=== Begin Enclosure ===

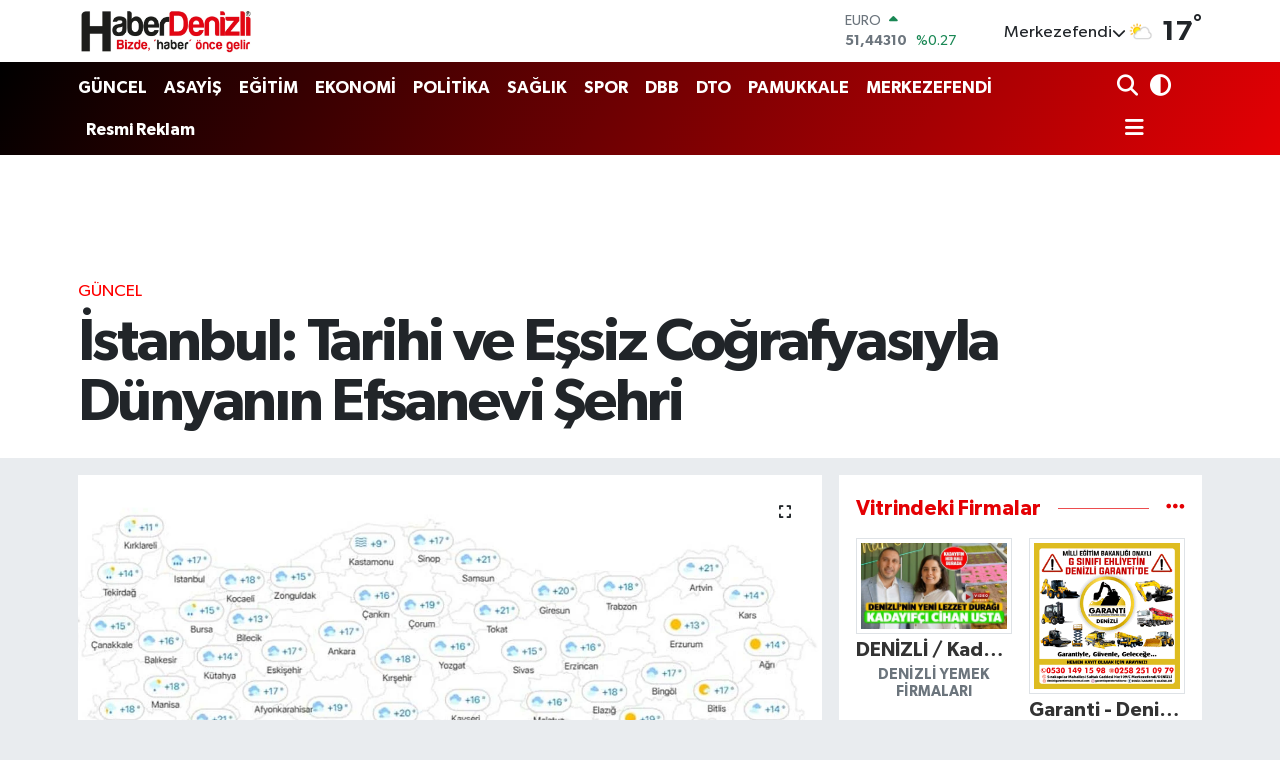

--- FILE ---
content_type: text/html; charset=utf-8
request_url: https://www.google.com/recaptcha/api2/aframe
body_size: -93
content:
<!DOCTYPE HTML><html><head><meta http-equiv="content-type" content="text/html; charset=UTF-8"></head><body><script nonce="W43kHSYVaToNBsOjSZPTDg">/** Anti-fraud and anti-abuse applications only. See google.com/recaptcha */ try{var clients={'sodar':'https://pagead2.googlesyndication.com/pagead/sodar?'};window.addEventListener("message",function(a){try{if(a.source===window.parent){var b=JSON.parse(a.data);var c=clients[b['id']];if(c){var d=document.createElement('img');d.src=c+b['params']+'&rc='+(localStorage.getItem("rc::a")?sessionStorage.getItem("rc::b"):"");window.document.body.appendChild(d);sessionStorage.setItem("rc::e",parseInt(sessionStorage.getItem("rc::e")||0)+1);localStorage.setItem("rc::h",'1769428360070');}}}catch(b){}});window.parent.postMessage("_grecaptcha_ready", "*");}catch(b){}</script></body></html>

=== End Enclosure ===

All lines of the listing holding the string "html" must be returned, copied as they stand.

# Response
content_type: text/html; charset=utf-8
<!DOCTYPE HTML><html><head><meta http-equiv="content-type" content="text/html; charset=UTF-8"></head><body><script nonce="W43kHSYVaToNBsOjSZPTDg">/** Anti-fraud and anti-abuse applications only. See google.com/recaptcha */ try{var clients={'sodar':'https://pagead2.googlesyndication.com/pagead/sodar?'};window.addEventListener("message",function(a){try{if(a.source===window.parent){var b=JSON.parse(a.data);var c=clients[b['id']];if(c){var d=document.createElement('img');d.src=c+b['params']+'&rc='+(localStorage.getItem("rc::a")?sessionStorage.getItem("rc::b"):"");window.document.body.appendChild(d);sessionStorage.setItem("rc::e",parseInt(sessionStorage.getItem("rc::e")||0)+1);localStorage.setItem("rc::h",'1769428360070');}}}catch(b){}});window.parent.postMessage("_grecaptcha_ready", "*");}catch(b){}</script></body></html>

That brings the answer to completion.